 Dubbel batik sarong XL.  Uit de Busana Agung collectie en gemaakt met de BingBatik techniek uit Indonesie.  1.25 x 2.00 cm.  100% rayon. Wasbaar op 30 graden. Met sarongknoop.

#####

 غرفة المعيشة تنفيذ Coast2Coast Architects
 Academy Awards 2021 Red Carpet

#####

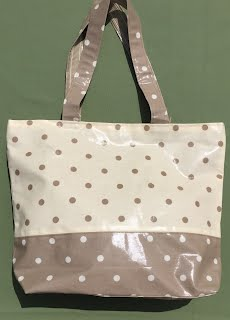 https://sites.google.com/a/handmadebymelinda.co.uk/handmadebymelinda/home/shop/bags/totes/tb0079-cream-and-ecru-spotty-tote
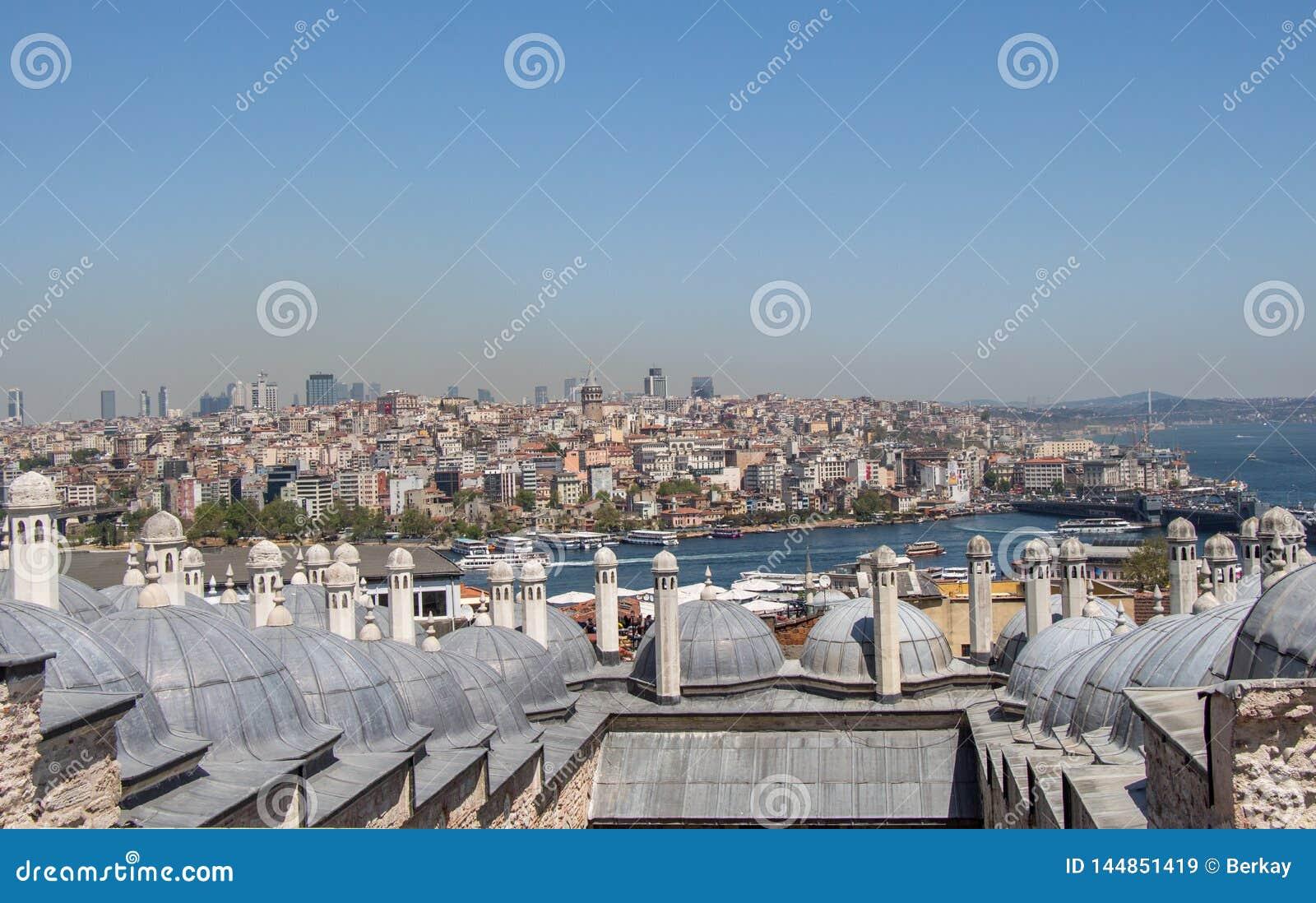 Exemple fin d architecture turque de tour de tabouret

#####

## WHAT THE TASK REQUIRES
The required answer is the run of lines above, starting at the line with "غرفة المعيشة تنفيذ Coast2Coast Architects" and ending at the line with "Academy Awards 2021 Red Carpet", reproduced exactly with both ends.

## FINISHED TASK
 غرفة المعيشة تنفيذ Coast2Coast Architects
 Academy Awards 2021 Red Carpet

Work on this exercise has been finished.